There has been an organ in Rochdale Parish Church for an unusually long time, records from 1532 listing “a pair of organs” i.e. an instrument of two manuals, in an inventory. During the 18th century an instrument by Smith/Dallam, from the Collegiate Church in Manchester was transferred to St.Chad´s. Records around this time indicate that the organ was sited in the West Gallery, until when, in 1854 a new organ by Samuel Groves was acquired and placed in the North Aisle. This instrument lasted barely 30 years and by1884 a quote was again sought (and this time accepted) from the leading organ builders William Hill & Son.
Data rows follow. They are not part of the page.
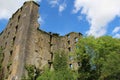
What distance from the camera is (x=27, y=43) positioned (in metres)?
45.3

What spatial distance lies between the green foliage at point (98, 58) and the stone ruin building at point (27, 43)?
29.5 ft

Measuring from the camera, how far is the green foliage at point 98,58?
3562cm

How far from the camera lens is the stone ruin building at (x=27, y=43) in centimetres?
4416

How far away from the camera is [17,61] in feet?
144

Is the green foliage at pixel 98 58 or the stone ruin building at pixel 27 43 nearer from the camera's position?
the green foliage at pixel 98 58

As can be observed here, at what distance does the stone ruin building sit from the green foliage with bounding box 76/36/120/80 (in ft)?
29.5

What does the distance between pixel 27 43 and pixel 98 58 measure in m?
13.2

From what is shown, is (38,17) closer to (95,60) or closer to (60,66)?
Result: (60,66)

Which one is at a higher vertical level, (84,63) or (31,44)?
(31,44)

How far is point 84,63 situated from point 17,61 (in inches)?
468

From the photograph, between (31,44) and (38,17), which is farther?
(38,17)

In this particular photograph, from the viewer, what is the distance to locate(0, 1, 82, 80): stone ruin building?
1738 inches

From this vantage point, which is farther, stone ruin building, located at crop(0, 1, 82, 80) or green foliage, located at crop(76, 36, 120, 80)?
stone ruin building, located at crop(0, 1, 82, 80)

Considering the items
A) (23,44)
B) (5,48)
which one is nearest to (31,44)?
(23,44)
The new instrument of three manuals & pedals was installed the following year, placed in a newly built organ chamber in the North Aisle, cost £1,000 and had a hydraulic blowing apparatus.
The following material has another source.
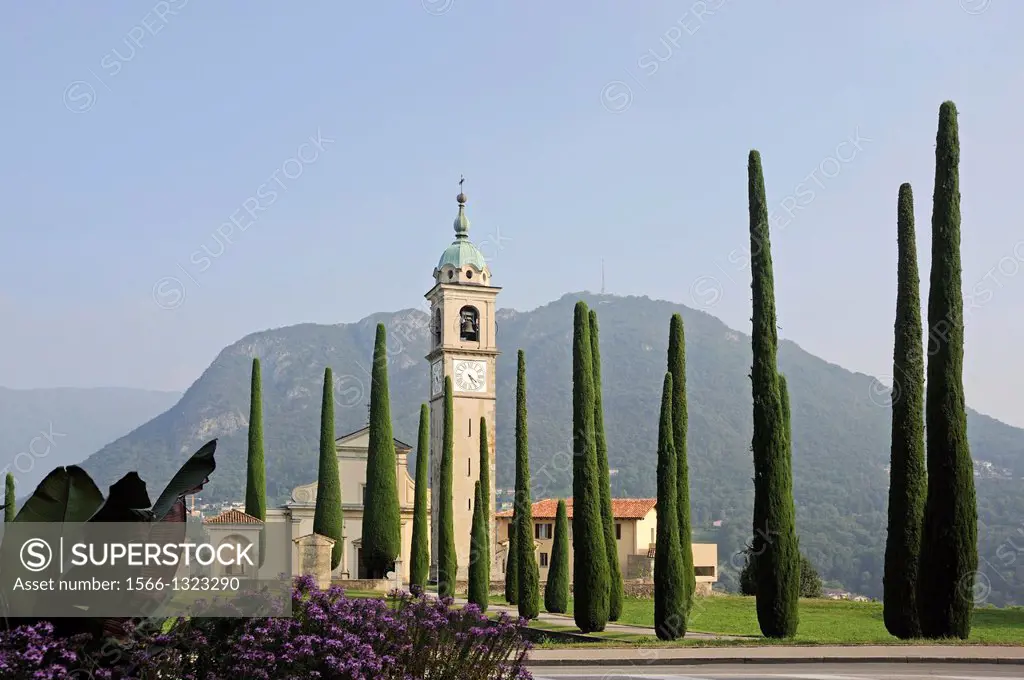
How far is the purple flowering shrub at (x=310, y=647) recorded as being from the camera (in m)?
8.84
In order to bring the organ “up-to-date” significant changes were made to the mechanism (provision of a tubular pneumatic action) and adjustments made to the manual reeds during the 1926 rebuild by Forster & Andrews (sub-contracted by Hill, Norman and Beard). Then, Harrison and Harrison of Durham, a firm originally founded in Rochdale, carried out the major reconstruction in 1959, costing £7,000 and providing a new electro-pneumatic action and a detached console.
Crucially, the voicing of the Hill pipe-work was not interfered with and, as a result we may assert with some confidence that the organ sounds broadly the same today, as when installed. Plans to enlarge the unusually small pedal division of three stops were prepared for, but not completed.
The current restoration 2011-12 has sought to address mechanical deficiencies and apart from thorough cleaning and repairs involved a complete overhaul of all the soundboards. In addition a new modern solid state electronic system has replaced worn-out switching and wiring, and a more convenient and versatile registration (capture-action) system provided. The Pedal Organ has now been augmented (as previously planned) by addition of three stops to provide a firmer bass line including the a new full-length wooden Trombone made to Hill scales. The work has been carried out by Principal Pipe Organs of York and Christopher M.Holford of Ossett both of whom have a reputation for outstanding work.